■ EXERCISE DESCRIPTION: Can you write out every line of the data below, unchanged and in full?

——————

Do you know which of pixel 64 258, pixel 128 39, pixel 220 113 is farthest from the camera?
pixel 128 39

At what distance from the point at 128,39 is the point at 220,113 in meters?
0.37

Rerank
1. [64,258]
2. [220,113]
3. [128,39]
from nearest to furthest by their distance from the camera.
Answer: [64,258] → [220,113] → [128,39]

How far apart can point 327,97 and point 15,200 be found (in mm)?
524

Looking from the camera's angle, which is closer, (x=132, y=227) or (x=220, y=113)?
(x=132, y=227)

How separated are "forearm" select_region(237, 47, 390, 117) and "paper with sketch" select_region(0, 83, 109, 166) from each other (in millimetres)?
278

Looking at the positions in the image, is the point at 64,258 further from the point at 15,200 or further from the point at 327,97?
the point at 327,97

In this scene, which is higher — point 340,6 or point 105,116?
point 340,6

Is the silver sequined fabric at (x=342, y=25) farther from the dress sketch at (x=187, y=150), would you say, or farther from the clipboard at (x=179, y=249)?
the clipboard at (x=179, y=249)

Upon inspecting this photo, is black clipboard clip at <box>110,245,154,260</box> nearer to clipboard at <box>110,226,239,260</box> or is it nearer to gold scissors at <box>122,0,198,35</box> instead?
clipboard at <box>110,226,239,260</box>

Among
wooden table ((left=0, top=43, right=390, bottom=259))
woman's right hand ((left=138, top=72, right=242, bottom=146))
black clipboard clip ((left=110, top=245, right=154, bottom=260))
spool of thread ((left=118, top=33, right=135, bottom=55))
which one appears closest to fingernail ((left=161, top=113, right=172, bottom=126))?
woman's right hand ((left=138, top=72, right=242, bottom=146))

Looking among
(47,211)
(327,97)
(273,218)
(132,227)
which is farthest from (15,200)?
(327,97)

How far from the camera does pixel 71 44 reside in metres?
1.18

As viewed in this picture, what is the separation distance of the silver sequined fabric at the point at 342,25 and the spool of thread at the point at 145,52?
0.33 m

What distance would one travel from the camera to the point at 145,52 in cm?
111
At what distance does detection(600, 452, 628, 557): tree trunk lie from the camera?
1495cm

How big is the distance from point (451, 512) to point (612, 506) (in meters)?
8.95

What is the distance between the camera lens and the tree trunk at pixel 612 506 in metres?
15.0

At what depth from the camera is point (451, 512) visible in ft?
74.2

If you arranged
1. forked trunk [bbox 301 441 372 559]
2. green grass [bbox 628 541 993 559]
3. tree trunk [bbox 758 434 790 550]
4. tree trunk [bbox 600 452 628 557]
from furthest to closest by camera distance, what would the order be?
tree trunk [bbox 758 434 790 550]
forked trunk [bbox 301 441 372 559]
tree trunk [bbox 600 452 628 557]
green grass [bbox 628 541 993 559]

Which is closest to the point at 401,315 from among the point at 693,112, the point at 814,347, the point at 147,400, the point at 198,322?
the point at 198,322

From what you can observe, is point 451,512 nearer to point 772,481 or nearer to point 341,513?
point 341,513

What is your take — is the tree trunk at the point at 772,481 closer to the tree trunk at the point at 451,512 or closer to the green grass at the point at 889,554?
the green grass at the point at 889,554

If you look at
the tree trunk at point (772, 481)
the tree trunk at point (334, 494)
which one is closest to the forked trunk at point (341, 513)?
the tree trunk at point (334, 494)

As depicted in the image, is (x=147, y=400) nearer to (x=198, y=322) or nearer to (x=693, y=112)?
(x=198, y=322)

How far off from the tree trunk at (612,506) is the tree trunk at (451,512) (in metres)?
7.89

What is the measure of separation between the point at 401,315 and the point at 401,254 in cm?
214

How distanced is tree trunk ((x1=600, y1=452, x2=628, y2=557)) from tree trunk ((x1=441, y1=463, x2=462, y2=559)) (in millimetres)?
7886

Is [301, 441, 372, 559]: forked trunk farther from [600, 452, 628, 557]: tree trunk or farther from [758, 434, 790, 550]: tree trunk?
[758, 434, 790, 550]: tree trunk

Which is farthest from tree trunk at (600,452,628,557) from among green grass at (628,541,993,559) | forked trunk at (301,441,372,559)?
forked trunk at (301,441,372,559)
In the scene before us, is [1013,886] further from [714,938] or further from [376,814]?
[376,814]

——————

■ RESPONSE TO THIS EXERCISE:
Do you know which of pixel 64 258, pixel 128 39, pixel 220 113 is farthest from the camera?
pixel 128 39

At what distance from the point at 128,39 is the point at 220,113 in meters?
0.37

Rerank
1. [64,258]
2. [220,113]
3. [128,39]
from nearest to furthest by their distance from the camera.
Answer: [64,258] → [220,113] → [128,39]

How far apart can point 327,97 and point 15,200 be found (in mm)?
524

Looking from the camera's angle, which is closer, (x=132, y=227) or (x=220, y=113)?
(x=132, y=227)

How separated are "forearm" select_region(237, 47, 390, 117) and "paper with sketch" select_region(0, 83, 109, 166) from each other (in millimetres)?
278

Looking at the positions in the image, is the point at 64,258 further from the point at 15,200 or further from the point at 327,97?
the point at 327,97

In this scene, which is higher — point 340,6 or point 105,116?
point 340,6

Is the silver sequined fabric at (x=342, y=25) farther from the dress sketch at (x=187, y=150), would you say, or farther from the clipboard at (x=179, y=249)?
the clipboard at (x=179, y=249)

Upon inspecting this photo, is black clipboard clip at <box>110,245,154,260</box> nearer to clipboard at <box>110,226,239,260</box> or is it nearer to gold scissors at <box>122,0,198,35</box> instead?
clipboard at <box>110,226,239,260</box>

Among
wooden table ((left=0, top=43, right=390, bottom=259))
woman's right hand ((left=138, top=72, right=242, bottom=146))
black clipboard clip ((left=110, top=245, right=154, bottom=260))
spool of thread ((left=118, top=33, right=135, bottom=55))
which one appears closest to fingernail ((left=161, top=113, right=172, bottom=126))?
woman's right hand ((left=138, top=72, right=242, bottom=146))

Looking among
(47,211)
(327,97)
(273,218)
(132,227)
which is farthest from (15,200)?
(327,97)

How far from the camera does pixel 71 44 reside in metres?
1.18

As viewed in this picture, what is the separation distance of the silver sequined fabric at the point at 342,25 and the spool of thread at the point at 145,52?
0.33 m

What distance would one travel from the camera to the point at 145,52 in cm?
111
At what distance does detection(600, 452, 628, 557): tree trunk lie from the camera?
1495cm

How big is the distance from point (451, 512) to point (612, 506) (in meters)?
8.95

What is the distance between the camera lens and the tree trunk at pixel 612 506 in metres?
15.0

At what depth from the camera is point (451, 512) visible in ft?
74.2

If you arranged
1. forked trunk [bbox 301 441 372 559]
2. green grass [bbox 628 541 993 559]
3. tree trunk [bbox 758 434 790 550]
4. tree trunk [bbox 600 452 628 557]
from furthest to closest by camera distance, what would the order be?
tree trunk [bbox 758 434 790 550]
forked trunk [bbox 301 441 372 559]
tree trunk [bbox 600 452 628 557]
green grass [bbox 628 541 993 559]

Which is closest to the point at 401,315 from among the point at 693,112, the point at 814,347, the point at 147,400, the point at 198,322?
the point at 198,322

From what you can observe, is point 451,512 nearer to point 772,481 or nearer to point 341,513?
point 341,513

What is your take — is the tree trunk at the point at 772,481 closer to the tree trunk at the point at 451,512 or closer to the green grass at the point at 889,554?
the green grass at the point at 889,554

If you look at
the tree trunk at point (772, 481)
the tree trunk at point (334, 494)
which one is closest to the forked trunk at point (341, 513)?
the tree trunk at point (334, 494)

As depicted in the image, is (x=147, y=400) nearer to (x=198, y=322) or nearer to (x=693, y=112)?
(x=198, y=322)

How far off from the tree trunk at (612,506) is the tree trunk at (451,512) (in metres)?
7.89

What is the measure of separation between the point at 401,315 and the point at 401,254 in cm?
214

How distanced is tree trunk ((x1=600, y1=452, x2=628, y2=557)) from tree trunk ((x1=441, y1=463, x2=462, y2=559)) (in millimetres)?
7886

Is [301, 441, 372, 559]: forked trunk farther from [600, 452, 628, 557]: tree trunk or farther from [758, 434, 790, 550]: tree trunk?
[758, 434, 790, 550]: tree trunk

Which is farthest from tree trunk at (600,452,628,557) from among green grass at (628,541,993,559) | forked trunk at (301,441,372,559)?
forked trunk at (301,441,372,559)
In the scene before us, is [1013,886] further from [714,938] or further from [376,814]?
[376,814]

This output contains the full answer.